Ela pode se dar em um processo mais compacto, em um momento que você consegue despertar aquele desejo, aquele interesse, e esse desejo passa por você conhecer as crianças com quem você está lidando e as demandas concretas dela. Acho que esse é um grande desafio que só vamos dar conta, se os governos entenderem que o profissional da educação, para estudar sua turma, os seus 25, 30, 40 alunos, depende da rede, porque infelizmente temos salas superlotadas, o professor precisa ter o terço extra classe, não é para ele cuidar da vida pessoal não, é para ele sentar e escrever no caderno o nome da turminha toda ele e pensar: “O que eu preciso fazer com A, com B? O que o Joãozinho precisa, é de atenção especial? O que a Maria está precisando que eu estimule, que eu proponha de atividade?”
Isso é para que a gente tenha um olhar para a singularidade e um olhar para a coletividade da turma, para que de fato a gente possa recuperar esse período. Mas também parar com essa noção de recuperar esse período um pouco, porque parece que não foi feito nada e a gente perde o que falei dos saberes que não estão aprisionados na escola. Eu preciso reconhecer esses saberes e acolhê-los na minha sala de aula, eu e todos os professores e professoras, para que a gente consiga vencer o desafio de um analfabetismo que se acentuou de novo. Lembrando que uma década atrás, a gente tinha chegado a um analfabetismo quase zero e isso é incrível.
Sou professora há 22 anos e fazia rodinha de conversa na escola pública e perguntava o que eles queriam ser quando crescer, e as crianças falavam em ser cabeleireira, bombeiro, policial. Era o máximo de carreiras que aparecia, mas lá em 2010, 2011, começou a aparecer com muita frequência medicina, engenharia, direito, arquitetura. Carreiras que não estavam no horizonte do estudante da escola pública de classes de alfabetização, ou do segundo ano, ou da educação infantil.

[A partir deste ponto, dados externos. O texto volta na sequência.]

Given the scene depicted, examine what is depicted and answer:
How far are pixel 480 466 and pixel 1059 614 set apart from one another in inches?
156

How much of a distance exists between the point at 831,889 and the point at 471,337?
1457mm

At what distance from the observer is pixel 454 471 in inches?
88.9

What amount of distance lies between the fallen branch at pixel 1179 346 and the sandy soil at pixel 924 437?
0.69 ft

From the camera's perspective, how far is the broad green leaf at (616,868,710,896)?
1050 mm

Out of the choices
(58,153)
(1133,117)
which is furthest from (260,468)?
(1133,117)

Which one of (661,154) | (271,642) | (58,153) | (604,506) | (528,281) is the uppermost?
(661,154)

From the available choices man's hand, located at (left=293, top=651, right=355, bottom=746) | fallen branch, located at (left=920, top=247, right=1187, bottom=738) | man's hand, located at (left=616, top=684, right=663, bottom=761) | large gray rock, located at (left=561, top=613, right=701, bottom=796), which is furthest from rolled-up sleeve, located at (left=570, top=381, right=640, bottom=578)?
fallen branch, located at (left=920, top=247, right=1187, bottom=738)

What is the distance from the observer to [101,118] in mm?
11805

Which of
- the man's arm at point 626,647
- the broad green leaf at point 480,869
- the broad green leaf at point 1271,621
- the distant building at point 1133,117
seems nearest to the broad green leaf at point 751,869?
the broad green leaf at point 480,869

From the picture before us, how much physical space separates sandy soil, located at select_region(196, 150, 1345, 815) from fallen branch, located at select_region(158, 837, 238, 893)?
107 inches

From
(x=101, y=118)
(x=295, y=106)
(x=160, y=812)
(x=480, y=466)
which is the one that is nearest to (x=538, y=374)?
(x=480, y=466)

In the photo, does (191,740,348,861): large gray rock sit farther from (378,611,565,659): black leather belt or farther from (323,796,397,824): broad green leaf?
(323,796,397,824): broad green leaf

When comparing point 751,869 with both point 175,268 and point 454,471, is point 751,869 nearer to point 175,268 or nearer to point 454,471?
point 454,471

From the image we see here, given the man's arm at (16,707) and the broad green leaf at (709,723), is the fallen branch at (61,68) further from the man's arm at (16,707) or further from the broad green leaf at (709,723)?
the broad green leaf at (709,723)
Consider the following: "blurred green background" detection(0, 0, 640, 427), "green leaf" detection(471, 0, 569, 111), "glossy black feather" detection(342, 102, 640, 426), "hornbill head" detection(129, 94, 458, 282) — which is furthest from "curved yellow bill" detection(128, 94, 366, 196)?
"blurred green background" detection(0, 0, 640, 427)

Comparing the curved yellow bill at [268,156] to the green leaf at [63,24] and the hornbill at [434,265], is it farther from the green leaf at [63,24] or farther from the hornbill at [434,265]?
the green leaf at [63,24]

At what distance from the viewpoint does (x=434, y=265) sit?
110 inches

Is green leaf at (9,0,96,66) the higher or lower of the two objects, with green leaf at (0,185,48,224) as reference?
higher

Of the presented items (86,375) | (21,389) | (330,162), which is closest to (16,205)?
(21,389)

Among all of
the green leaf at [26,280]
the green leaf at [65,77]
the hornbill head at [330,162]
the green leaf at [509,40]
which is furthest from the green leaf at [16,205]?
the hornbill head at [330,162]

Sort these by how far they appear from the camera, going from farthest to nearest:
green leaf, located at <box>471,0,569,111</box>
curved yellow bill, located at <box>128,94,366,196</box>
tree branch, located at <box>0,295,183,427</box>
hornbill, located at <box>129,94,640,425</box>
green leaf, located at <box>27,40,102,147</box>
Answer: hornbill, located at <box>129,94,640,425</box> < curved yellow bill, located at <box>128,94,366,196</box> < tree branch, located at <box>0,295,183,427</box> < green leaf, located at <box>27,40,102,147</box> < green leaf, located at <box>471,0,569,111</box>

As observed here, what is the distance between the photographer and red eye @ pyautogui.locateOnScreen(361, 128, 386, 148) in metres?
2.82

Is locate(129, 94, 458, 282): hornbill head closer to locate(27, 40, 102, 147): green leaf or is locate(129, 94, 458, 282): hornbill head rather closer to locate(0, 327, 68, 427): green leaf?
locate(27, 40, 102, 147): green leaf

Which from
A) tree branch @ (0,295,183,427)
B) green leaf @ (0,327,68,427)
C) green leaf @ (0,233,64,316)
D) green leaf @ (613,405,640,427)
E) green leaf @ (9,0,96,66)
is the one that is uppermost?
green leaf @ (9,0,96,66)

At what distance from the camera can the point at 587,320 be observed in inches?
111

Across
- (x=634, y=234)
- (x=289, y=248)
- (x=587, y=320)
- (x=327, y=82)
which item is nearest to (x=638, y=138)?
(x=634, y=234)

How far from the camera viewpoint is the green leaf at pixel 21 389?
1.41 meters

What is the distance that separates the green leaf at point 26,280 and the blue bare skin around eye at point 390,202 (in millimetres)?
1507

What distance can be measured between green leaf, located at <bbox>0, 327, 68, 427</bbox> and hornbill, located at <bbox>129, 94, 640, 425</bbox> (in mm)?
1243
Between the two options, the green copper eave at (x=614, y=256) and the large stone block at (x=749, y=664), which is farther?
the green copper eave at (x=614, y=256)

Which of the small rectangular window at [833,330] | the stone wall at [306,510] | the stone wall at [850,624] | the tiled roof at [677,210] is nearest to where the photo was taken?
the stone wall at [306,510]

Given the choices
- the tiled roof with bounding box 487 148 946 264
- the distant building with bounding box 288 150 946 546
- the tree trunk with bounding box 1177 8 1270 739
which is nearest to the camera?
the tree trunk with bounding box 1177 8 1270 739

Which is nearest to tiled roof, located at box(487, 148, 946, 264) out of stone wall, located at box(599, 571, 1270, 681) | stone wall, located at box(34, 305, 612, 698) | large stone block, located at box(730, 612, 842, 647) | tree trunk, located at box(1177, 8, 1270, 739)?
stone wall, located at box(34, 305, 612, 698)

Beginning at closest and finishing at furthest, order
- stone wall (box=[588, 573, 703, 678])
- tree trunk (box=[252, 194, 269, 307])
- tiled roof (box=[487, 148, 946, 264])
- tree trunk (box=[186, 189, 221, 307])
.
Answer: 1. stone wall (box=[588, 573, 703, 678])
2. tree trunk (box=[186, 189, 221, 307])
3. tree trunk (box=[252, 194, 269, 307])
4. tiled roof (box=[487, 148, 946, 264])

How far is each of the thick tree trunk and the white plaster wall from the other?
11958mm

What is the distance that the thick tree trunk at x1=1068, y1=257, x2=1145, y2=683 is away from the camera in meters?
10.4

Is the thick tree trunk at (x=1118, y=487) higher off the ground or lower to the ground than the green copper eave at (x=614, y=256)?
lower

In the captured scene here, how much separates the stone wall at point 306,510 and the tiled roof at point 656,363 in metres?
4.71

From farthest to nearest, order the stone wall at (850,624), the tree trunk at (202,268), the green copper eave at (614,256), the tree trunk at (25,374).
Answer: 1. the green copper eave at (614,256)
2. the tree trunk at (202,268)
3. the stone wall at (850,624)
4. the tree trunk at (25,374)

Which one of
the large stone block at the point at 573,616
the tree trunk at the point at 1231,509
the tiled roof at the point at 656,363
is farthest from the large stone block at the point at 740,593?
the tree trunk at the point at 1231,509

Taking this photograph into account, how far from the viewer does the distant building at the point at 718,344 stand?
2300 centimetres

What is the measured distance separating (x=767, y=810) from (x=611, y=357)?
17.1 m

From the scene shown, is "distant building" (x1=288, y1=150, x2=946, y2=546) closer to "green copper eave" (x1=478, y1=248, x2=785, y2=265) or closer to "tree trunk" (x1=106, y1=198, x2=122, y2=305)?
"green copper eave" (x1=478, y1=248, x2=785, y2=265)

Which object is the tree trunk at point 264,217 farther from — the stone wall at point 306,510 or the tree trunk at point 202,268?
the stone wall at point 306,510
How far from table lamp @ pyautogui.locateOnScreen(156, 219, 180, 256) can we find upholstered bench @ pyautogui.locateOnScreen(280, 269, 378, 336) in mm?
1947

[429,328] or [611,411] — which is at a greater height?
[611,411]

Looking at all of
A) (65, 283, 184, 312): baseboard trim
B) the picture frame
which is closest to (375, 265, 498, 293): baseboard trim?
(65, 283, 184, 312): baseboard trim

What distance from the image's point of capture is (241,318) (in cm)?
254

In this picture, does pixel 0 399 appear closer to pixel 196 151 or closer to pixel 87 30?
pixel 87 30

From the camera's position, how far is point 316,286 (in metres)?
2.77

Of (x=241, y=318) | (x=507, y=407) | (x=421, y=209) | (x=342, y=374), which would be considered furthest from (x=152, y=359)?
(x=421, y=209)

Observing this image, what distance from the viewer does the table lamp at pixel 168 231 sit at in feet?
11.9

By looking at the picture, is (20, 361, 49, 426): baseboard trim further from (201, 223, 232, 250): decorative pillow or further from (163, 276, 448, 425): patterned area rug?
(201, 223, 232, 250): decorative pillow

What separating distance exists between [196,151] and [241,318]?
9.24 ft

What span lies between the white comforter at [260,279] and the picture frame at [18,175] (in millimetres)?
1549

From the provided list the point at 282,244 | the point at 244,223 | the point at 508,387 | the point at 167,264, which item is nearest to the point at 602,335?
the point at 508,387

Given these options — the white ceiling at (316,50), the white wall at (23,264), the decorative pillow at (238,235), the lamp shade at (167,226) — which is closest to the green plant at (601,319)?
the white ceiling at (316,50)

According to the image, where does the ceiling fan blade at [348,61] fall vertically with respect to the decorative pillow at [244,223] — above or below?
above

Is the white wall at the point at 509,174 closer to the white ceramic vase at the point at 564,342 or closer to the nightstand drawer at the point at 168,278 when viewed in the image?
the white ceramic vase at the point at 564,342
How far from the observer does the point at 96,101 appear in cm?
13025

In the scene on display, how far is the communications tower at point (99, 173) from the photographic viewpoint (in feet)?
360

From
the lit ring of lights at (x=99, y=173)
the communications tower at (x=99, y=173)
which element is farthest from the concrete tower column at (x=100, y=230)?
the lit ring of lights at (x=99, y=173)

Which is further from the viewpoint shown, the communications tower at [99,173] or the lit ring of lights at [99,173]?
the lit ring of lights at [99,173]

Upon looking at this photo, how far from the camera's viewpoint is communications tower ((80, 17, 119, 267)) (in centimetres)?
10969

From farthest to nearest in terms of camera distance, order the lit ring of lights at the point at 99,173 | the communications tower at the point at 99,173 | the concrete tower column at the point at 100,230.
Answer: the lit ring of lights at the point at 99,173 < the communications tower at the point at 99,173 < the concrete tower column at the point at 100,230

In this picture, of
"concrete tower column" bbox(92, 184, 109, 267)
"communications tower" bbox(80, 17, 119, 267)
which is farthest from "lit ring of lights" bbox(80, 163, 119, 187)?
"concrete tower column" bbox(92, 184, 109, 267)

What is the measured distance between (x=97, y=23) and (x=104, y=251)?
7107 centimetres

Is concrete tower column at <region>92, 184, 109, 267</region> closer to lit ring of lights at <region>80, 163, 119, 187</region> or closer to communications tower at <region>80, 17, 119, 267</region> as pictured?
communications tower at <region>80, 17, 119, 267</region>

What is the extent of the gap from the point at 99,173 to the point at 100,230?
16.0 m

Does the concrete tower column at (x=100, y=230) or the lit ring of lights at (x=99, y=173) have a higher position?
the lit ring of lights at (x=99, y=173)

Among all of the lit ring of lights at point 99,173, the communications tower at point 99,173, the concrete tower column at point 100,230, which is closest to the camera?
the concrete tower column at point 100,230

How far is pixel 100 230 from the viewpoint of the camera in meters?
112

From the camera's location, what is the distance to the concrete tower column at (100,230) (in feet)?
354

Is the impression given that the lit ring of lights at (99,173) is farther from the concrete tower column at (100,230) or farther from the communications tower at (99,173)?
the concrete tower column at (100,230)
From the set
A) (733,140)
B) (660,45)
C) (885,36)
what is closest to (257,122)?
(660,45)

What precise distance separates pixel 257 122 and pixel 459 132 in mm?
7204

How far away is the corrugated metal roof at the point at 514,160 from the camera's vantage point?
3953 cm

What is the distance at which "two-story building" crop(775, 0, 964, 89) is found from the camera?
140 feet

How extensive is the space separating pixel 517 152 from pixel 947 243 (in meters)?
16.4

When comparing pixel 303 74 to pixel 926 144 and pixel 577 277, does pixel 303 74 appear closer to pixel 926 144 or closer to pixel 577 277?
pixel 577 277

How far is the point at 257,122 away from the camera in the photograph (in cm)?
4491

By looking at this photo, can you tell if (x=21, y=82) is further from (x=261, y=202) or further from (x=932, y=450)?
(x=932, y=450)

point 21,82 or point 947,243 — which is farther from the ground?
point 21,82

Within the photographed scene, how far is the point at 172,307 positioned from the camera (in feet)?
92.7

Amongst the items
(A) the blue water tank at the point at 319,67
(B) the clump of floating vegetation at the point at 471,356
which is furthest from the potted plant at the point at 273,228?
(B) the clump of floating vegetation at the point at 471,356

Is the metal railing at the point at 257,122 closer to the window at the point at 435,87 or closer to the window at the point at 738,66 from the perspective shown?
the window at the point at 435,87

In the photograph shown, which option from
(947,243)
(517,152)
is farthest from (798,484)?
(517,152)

Ou seja, essas crianças começaram a ter direito de sonhar como qualquer outra criança e aí conseguimos avançar em um processo mais democrático da educação, um processo mais plural, mas infelizmente isso foi se perdendo a partir de 2016, com o fim do Plano de Biblioteca Escolar e tudo, mas a pandemia acelerou esse ‘não lugar’ de novo, de forma muito preocupante. Temos esse desafio, agora, de reconstruir esse lugar e dizer: “Não é um não lugar”.
Precisamos pensar juntos as estratégias de alfabetização, mas o direito de sonhar precisa ser recolocado: ‘vocês podem tudo, como qualquer um pode tudo’. Acho que esse é um grande desafio, uma grande utopia para os profissionais da educação pública e que trabalham com a alfabetização no próximo período.